**Task instructions:** Print the line containing "What is the exact" and each line after it through the end, please, with nothing added.
━━━━━━
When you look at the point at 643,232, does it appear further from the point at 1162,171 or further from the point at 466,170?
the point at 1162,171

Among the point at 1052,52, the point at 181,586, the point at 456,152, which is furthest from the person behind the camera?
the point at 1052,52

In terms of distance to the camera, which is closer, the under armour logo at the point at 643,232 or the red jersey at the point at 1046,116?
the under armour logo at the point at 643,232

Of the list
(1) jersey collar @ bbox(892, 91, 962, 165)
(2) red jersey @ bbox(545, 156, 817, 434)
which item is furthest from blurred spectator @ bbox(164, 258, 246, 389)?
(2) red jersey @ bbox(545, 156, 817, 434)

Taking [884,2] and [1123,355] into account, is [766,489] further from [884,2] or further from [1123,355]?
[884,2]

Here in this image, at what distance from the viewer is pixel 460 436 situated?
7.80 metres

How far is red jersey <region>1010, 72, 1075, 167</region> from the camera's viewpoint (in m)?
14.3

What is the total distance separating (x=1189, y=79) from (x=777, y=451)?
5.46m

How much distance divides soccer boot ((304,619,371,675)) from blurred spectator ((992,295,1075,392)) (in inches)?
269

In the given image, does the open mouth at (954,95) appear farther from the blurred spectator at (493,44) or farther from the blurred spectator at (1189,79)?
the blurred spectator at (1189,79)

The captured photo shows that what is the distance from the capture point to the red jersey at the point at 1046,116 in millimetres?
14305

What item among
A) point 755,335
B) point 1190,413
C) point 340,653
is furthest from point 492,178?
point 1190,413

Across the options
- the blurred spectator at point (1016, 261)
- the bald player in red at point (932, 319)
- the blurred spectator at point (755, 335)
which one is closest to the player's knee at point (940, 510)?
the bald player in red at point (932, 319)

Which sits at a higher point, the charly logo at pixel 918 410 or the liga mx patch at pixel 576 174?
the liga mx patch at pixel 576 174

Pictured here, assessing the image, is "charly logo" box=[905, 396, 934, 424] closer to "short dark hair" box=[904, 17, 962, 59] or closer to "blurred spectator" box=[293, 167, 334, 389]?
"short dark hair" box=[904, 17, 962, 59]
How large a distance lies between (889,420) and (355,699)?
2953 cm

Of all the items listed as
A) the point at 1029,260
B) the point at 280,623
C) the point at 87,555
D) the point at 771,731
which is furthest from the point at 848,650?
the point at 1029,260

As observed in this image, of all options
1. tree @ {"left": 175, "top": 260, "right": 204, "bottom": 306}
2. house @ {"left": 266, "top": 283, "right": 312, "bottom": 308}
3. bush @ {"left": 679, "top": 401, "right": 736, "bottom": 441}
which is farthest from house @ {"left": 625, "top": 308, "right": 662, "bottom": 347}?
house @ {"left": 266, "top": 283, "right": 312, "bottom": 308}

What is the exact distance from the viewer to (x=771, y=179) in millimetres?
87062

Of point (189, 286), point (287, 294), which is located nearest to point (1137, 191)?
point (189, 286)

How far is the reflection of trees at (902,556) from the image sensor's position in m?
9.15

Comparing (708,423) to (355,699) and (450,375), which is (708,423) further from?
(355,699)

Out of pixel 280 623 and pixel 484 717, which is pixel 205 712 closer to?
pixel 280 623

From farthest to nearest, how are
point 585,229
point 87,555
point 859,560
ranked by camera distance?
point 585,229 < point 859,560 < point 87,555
━━━━━━
**Answer below:**
What is the exact distance from the viewer to (x=771, y=179) in millimetres?
87062

Of point (189, 286), point (287, 294), which is located nearest to point (1137, 191)?
point (189, 286)

How far is the reflection of trees at (902,556) from the image sensor's position in m?
9.15

Comparing (708,423) to (355,699) and (450,375), which is (708,423) further from?
(355,699)

Out of pixel 280 623 and pixel 484 717, which is pixel 205 712 closer to?
pixel 280 623

From farthest to nearest, how are
point 585,229
point 87,555
point 859,560
ranked by camera distance?
point 585,229 < point 859,560 < point 87,555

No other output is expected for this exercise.